**STUDY TEXT**
================

# TECHNACOLOR (velvet e/s) SWATCHES



## theleopardcake (Jul 27, 2006)

(L-R) B-Rich, Jeweltone, Pompous blue, Zeal, Lightshade, Peppier, Slip Pink, Full Flame, and Blue Edge

sorry the lighting is so crappy =( 
and the glitter all brushed off by the time i took this picture but i hope this helps. the collection is GORGEOUS

so are the plushglasses OMG.


----------



## Classic Beauty (Jul 27, 2006)

Thanks!  They are very pretty.  Too bad I dont know know how to work with velvets.


----------



## glittergoddess27 (Jul 27, 2006)

Peppier and Full Flame,.. you will be mine,.. oh yes,.. you will be mine!!!


----------



## petalpusher (Jul 27, 2006)

Oh dear...I want all of them!


----------



## LadyLaundale (Jul 27, 2006)

Oh dear!  I want all of them, except Slip Pink (already have that one).  Love those colors.  Not crazy about them being velvets, but that's what Paints are for.


----------



## PrettyKitty (Jul 27, 2006)

Glitters? *sigh* I might buy Peppier, but that's it!


----------



## BlahWah (Jul 27, 2006)

Crap-oh-la, those are pretty!  Grrr... Avant msf or 2 of these... yeesh!


----------



## AudreyNicole (Jul 27, 2006)

WOW!  Wish I could get them all, but my list is as follows:
Peppier
Full Flame
Pompous Blue (maybe)
Blue Edge (maybe)

They are all amazing!

================

**GIVEN ENTRIES**
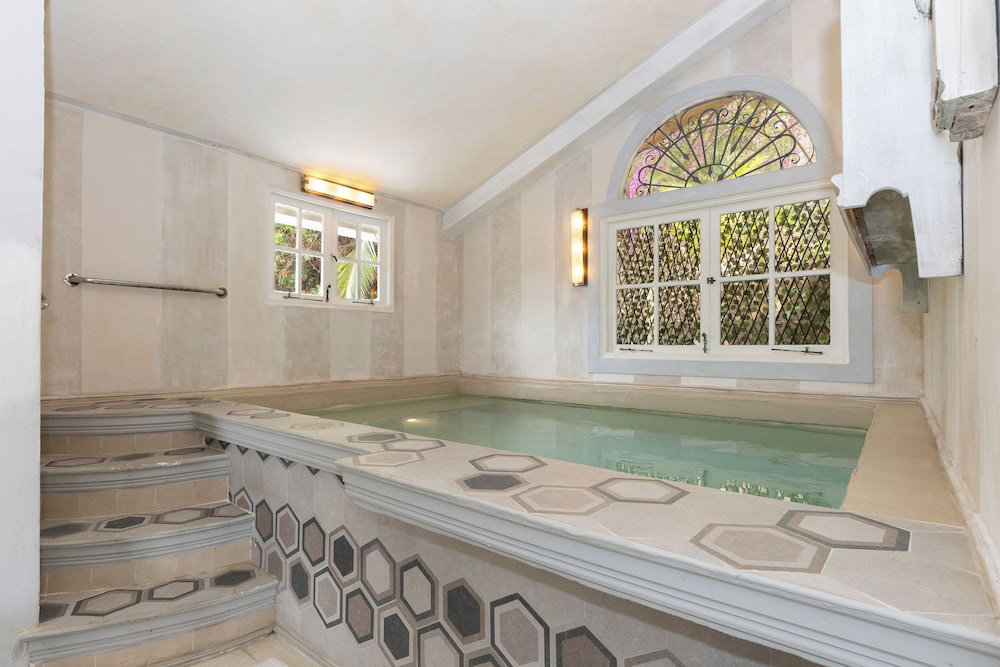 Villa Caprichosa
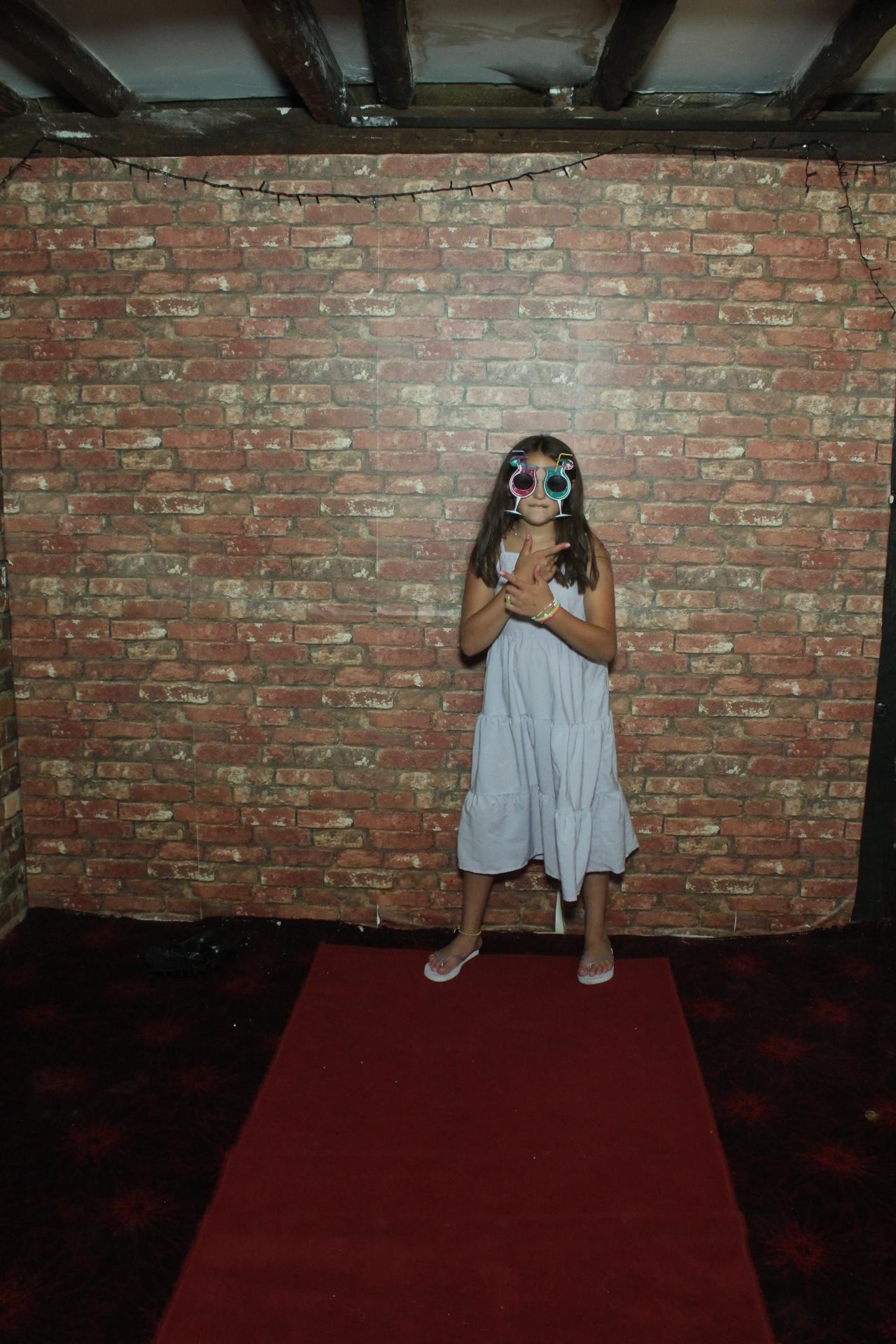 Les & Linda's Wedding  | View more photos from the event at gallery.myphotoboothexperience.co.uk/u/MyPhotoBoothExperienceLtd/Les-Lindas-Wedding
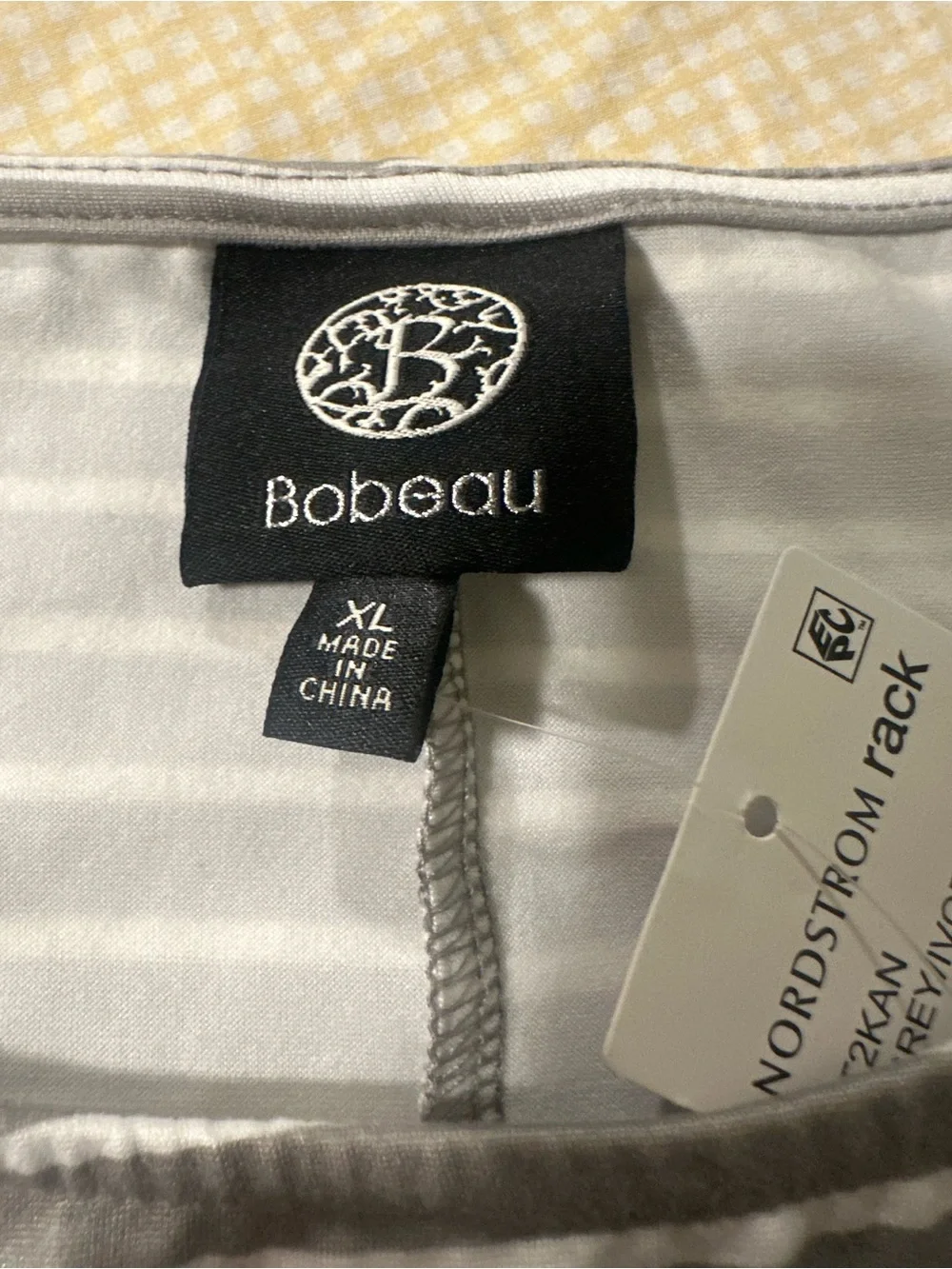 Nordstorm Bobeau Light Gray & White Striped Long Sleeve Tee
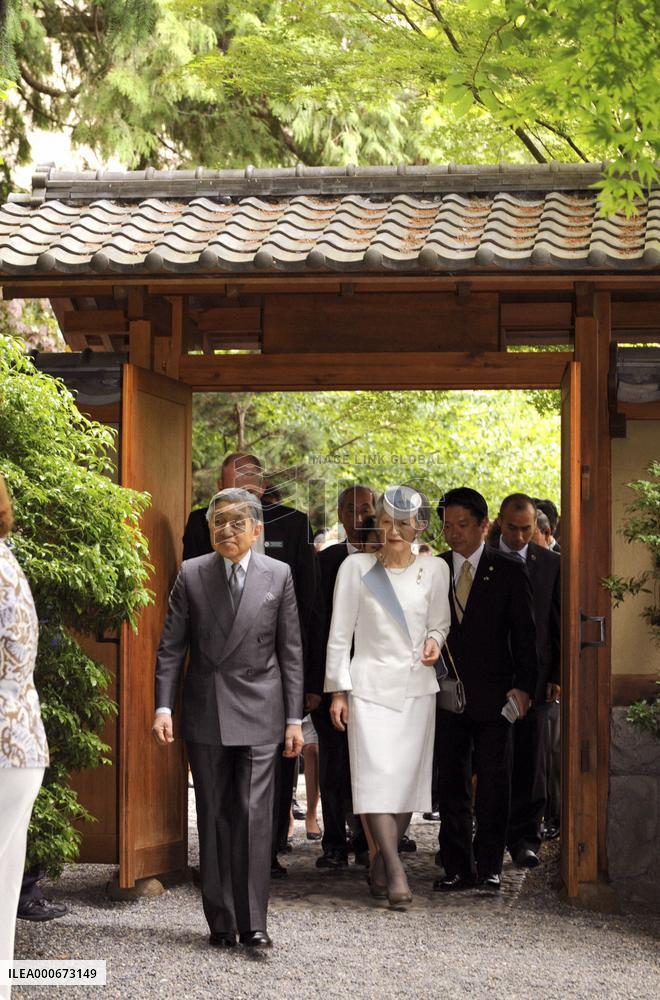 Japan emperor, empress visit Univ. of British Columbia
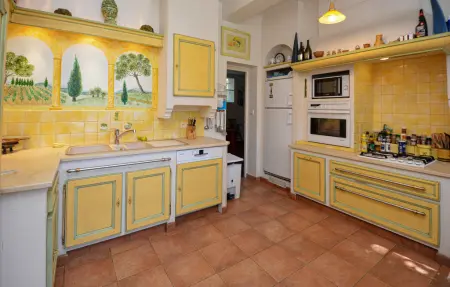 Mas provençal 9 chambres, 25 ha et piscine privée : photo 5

================

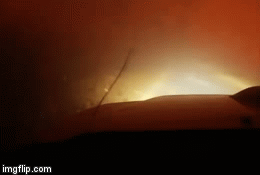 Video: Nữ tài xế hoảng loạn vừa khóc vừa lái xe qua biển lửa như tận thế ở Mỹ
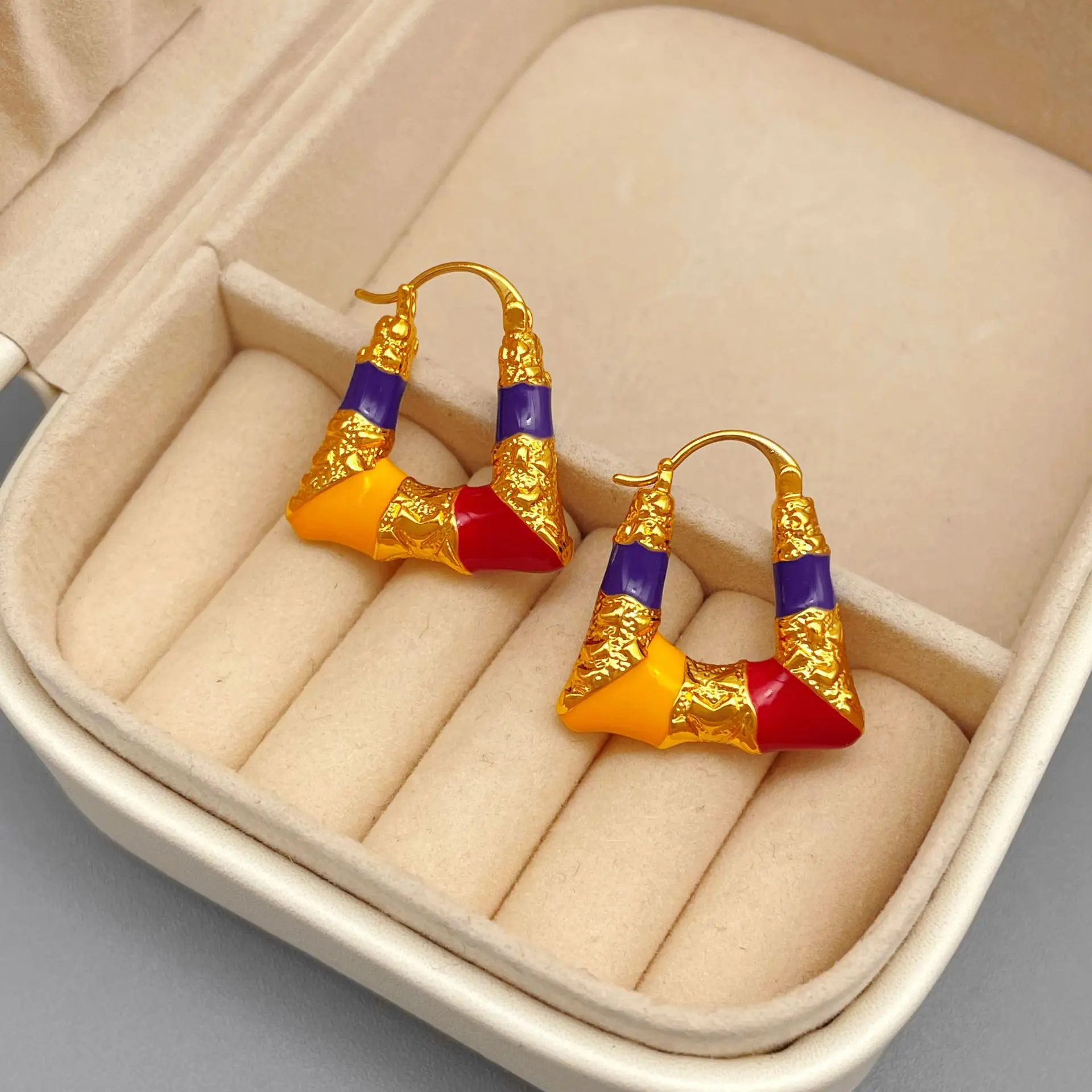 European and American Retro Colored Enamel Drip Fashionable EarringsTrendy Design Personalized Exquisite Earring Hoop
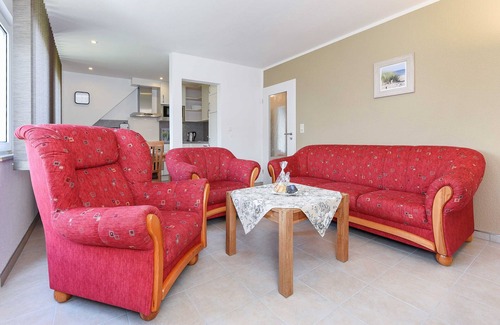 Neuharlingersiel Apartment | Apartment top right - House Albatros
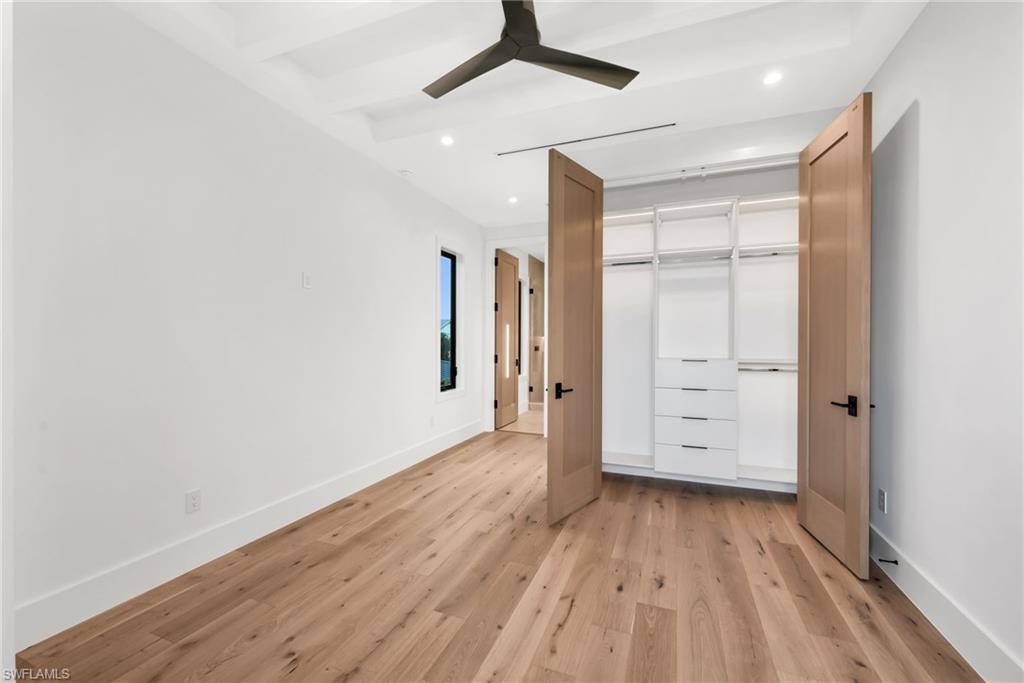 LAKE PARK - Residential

================

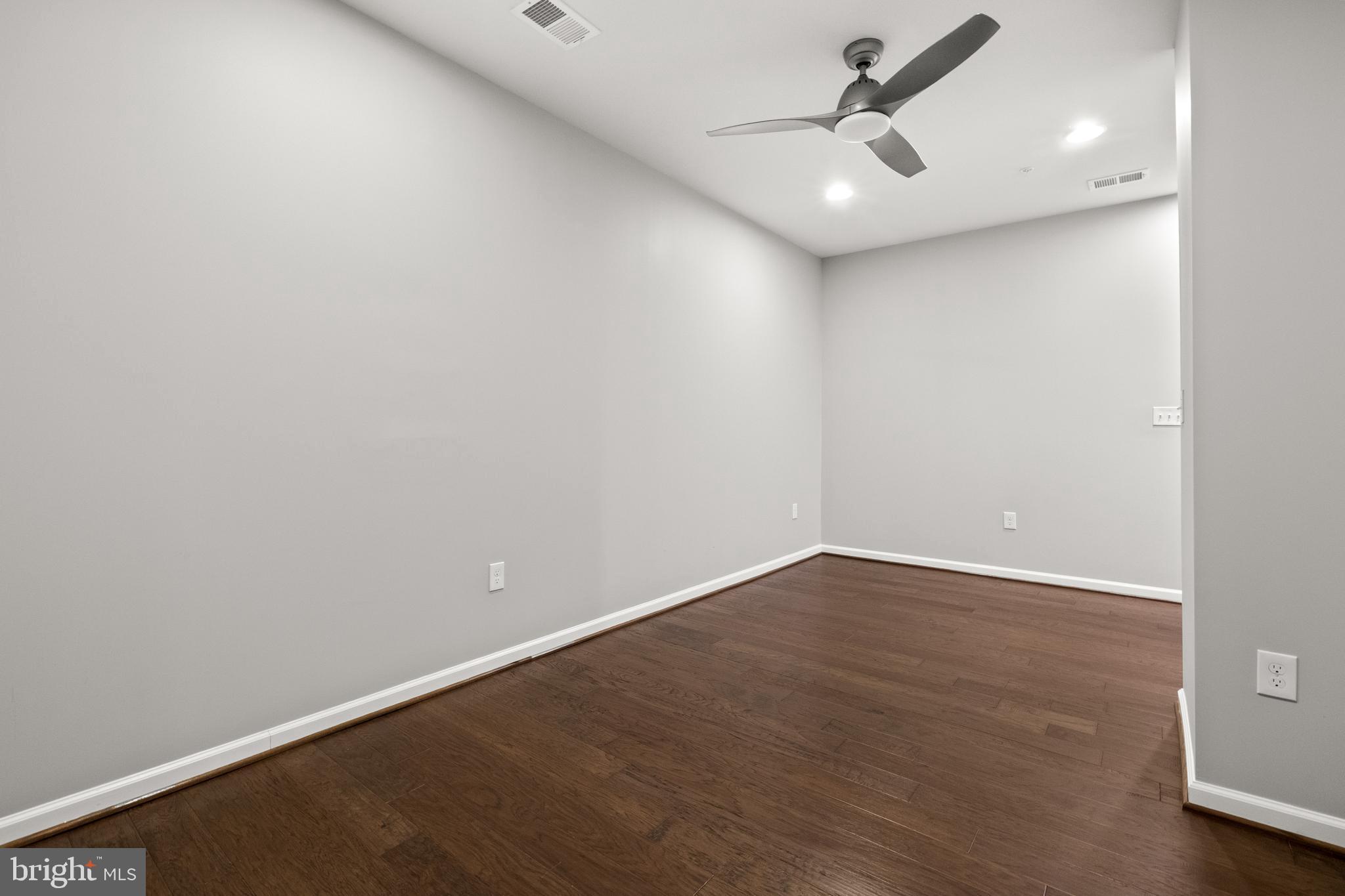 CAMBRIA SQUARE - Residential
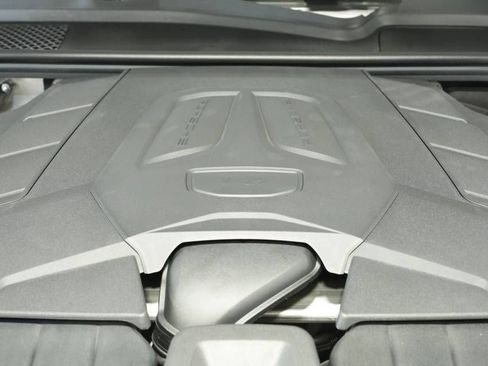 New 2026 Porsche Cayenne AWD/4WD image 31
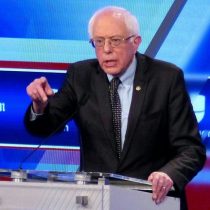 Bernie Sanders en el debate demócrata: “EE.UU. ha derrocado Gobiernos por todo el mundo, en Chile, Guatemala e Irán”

================

**TASKS TO CARRY OUT**
(1) In the Technacolor swatch thread, which shade does LadyLaundale say she already has?
(2) Print everything in the Technacolor swatch thread from "(L-R) B-Rich, Jeweltone, Pompous" down to "the plushglasses OMG.".
(3) Carry on the Technacolor swatch thread from its last post onward.

**RESULTS BY TASK**
(1) Slip Pink.

(2)
(L-R) B-Rich, Jeweltone, Pompous blue, Zeal, Lightshade, Peppier, Slip Pink, Full Flame, and Blue Edge

sorry the lighting is so crappy =( 
and the glitter all brushed off by the time i took this picture but i hope this helps. the collection is GORGEOUS

so are the plushglasses OMG.

(3)
----------



## Shimmer (Jul 27, 2006)

peppier 
full flame 
pompous blue

MINE.


----------



## a914butterfly (Jul 27, 2006)

is pompous blue close to parrot??


----------



## theleopardcake (Jul 27, 2006)

Quote:

   Originally Posted by *a914butterfly* 
_is pompous blue close to parrot??_

 
I'm not exactly sure because I don't own parrot, but I've heard other MAs say that they were completely different. I'd say that the texture contributes to their differences as well.


----------



## pumpkincat210 (Jul 27, 2006)

aww man! now i want more than i had originally wanted..


----------



## Lady_MAC (Jul 27, 2006)

Quote:

   Originally Posted by *pumpkincat210* 
_aww man! now i want more than i had originally wanted.._

 
Same here, because I wanted none of them before. I think I'll get three or four.


----------



## aziajs (Jul 27, 2006)

Quote:

   Originally Posted by *PrettyKitty* 
_Glitters? *sigh*_

 
That's what I was thinking.  None of my velvets have glitter.  They have a subtle shimmer, very subtle.  I love velvet eyeshadows.  They are so easy to work with.  Bitter, Sketch, Contrast, Mulch, the list goes on.  How could people not love them???  I love ALL OF THESE.  I can't wait for the collection.  I want them all!


----------



## Ksstavros (Jul 27, 2006)

Quote:

   Originally Posted by *glittergoddess27* 
_Peppier and Full Flame,.. you will be mine,.. oh yes,.. you will be mine!!!_

 
LOL........I was just thinking the same thing!


----------



## freyja313 (Jul 27, 2006)

Man, I am so screwed. Still trying to recover from my A Muse haul. 

Thanks so much for posting the picture!


----------



## Gisselle (Jul 27, 2006)

im getting all of them
	

	
	
		
		

		
		
	


	













 even if i dont use them lol


----------



## ilovexnerdsx (Jul 27, 2006)

full flame, i hope you enjoy my traincase!


----------



## electrostars (Jul 27, 2006)

Quote:

   Originally Posted by *ilovexnerdsx* 
_full flame, i hope you enjoy my traincase! 
	

	
	
		
		

		
		
	


	


_

 





 lol.


----------



## Glow (Jul 27, 2006)

Perhaps B-rich.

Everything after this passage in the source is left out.